(READING TEXT begins)

Wednesday, September 15, 2004
By Becky Hopf
Tim and Simeon Castille were born only 17 months apart, so perhaps it's only natural that the two brothers from Birmingham are especially close. Housemates all of their young lives, they have chosen, at least for this year, to be college roommates as Tim begins his second year at the University of Alabama and Simeon steps into life as a college freshman. Both are majoring in communications.
Among the many things these two share in common is their destiny to play football for the Crimson Tide. Both were super-successful prep players at Birmingham's Briarwood Christian. When Tim was a mere eighth grader, his play at wide receiver helped Briarwood go undefeated and win the state championship. Tim caught 65 passes for 1,194 yards and 11 touchdowns that year alone. By the time he graduated from Briarwood, the tally was 4,122 yards and 163 career touchdowns, 41 of those on receptions. Simeon was a USA Today All-American in 2003, a defensive back who also starred on offense. He led Briarwood to the Class 5A state title in 2003.
College coaches yearned for both. But, while both brothers insist that they approached the recruiting process with open minds and sincerely entertained all possibilities, in the end, there was only one choice: Alabama.
That's because Tim and Simeon are Alabama football legacies, sons of one of the University of Alabama's favorite sons, All-American Jeremiah Castille. Jeremiah lettered for Alabama at defensive back for four seasons, from 1979-82. Alabama won the national championship his freshman season, 1979, going a perfect 11-0. Jeremiah and his Tide teammates won the Southeastern Conference Championship in 1981. During his Tide playing career, the Paul "Bear" Bryant-coached teams would go 39-8-1.
From Alabama, Jeremiah would take his game to the NFL, playing for the Tampa Bay Bucs from 1983-86 and the Denver Broncos from 1987-88. Both Tim and Simeon were born while their dad was playing at Tampa Bay.
Simeon's first memories of Alabama football date to first or second grade. He remembers seeing pictures of his dad in an Alabama uniform around the house and occasionally going to Tide football games.
"I also remember seeing some footage, video clips, when I was about eight, from Coach Bryant's last game," recalls Simeon. "We would ask my dad questions like what it was like to play for Bear Bryant. A lot of the times he told us that the most important things he taught them were about life and really not even about football and how Coach Bryant looked out for them and was kind of like a second father to them."

(READING TEXT ends)
(THE DATA begins)

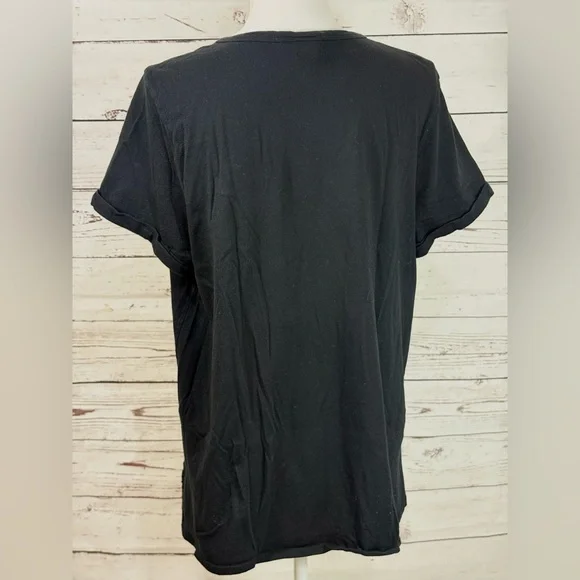 Torrid Vintage Rock and Roll Distressed V Neck Tee in Size 1 - Picture 6 of 7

(THE DATA ends)

_TASK DESCRIPTION_
Continue the article above about the Castille brothers and Alabama football, starting after its last paragraph.

_EXERCISE RESULT_
Tim's formal introduction that he recalls, into Alabama football came on the occasion of one of the program's biggest weekends. It was 1992 and the Tide was celebrating its football centennial, 100 years of gridiron greats and great moments. Naturally, his father was among those football legends that were brought back to campus to celebrate and be celebrated.
"I was probably seven or eight when we came for the Team of the Century," said Tim, a sophomore fullback. "They had this huge long line of people waiting to get my dad's autograph. I had no idea how famous he was here. We were living in Phenix City at the time, we were young and we hadn't really come up for many games because it was so far. But we came to that and it's probably the first thing that sticks out in my mind of my early memories of Alabama football. I was so young, that I don't really remember being awestruck by seeing any of those famous former players then. But I think it also had to do with who I'd already met. We lived around Woodrow Lowe and Eddie Lowe, Wilbur Jackson. So we were always around their kids and their families.
"One of my favorite things, as I got older when I was recruited was being able to come down on the field and see the guys up close. That was probably the biggest thing for me, just to see that they were people just like you were. I think that helps you when you are able to be around the guys a little bit."
It was Tim, the oldest of the six Castille children, who made the first move.
"I don't think I've ever really felt any outside pressure from coming here and following my dad," said Tim. "But I think that's because my own expectations are so high. If I don't meet my expectations, then I probably won't meet anybody else's. I put a lot of pressure on myself to do well and somewhere down the road be an All-American and come in and make plays for this team. So the biggest pressure comes from me, not in what others expect me to be or who they compare me to."
Tim says, despite public speculation, family dinners were not spent discussing college football recruiting. "When we all get together, when we eat dinner, we really don't talk about it. My brother Simeon's funny and I have a younger brother, Caleb, who's just hilarious. So they can keep us laughing at the table. Now if it's just us guys, my brothers and my dad, then maybe we'll talk a little about football. But mostly family dinners are my brothers making us all laugh."
Simeon had the benefit of being the younger sibling. The older sibling, Tim, was the one who had to blaze the trail. By the time Simeon was going through the recruiting process, the Castille's were veterans at that game. And while Simeon was prepared for the process, thanks to his observations of what Tim experienced when Tim stepped into his freshman season at Alabama last year, Simeon once again, had the benefit of his older brother who, he says, is also his best friend.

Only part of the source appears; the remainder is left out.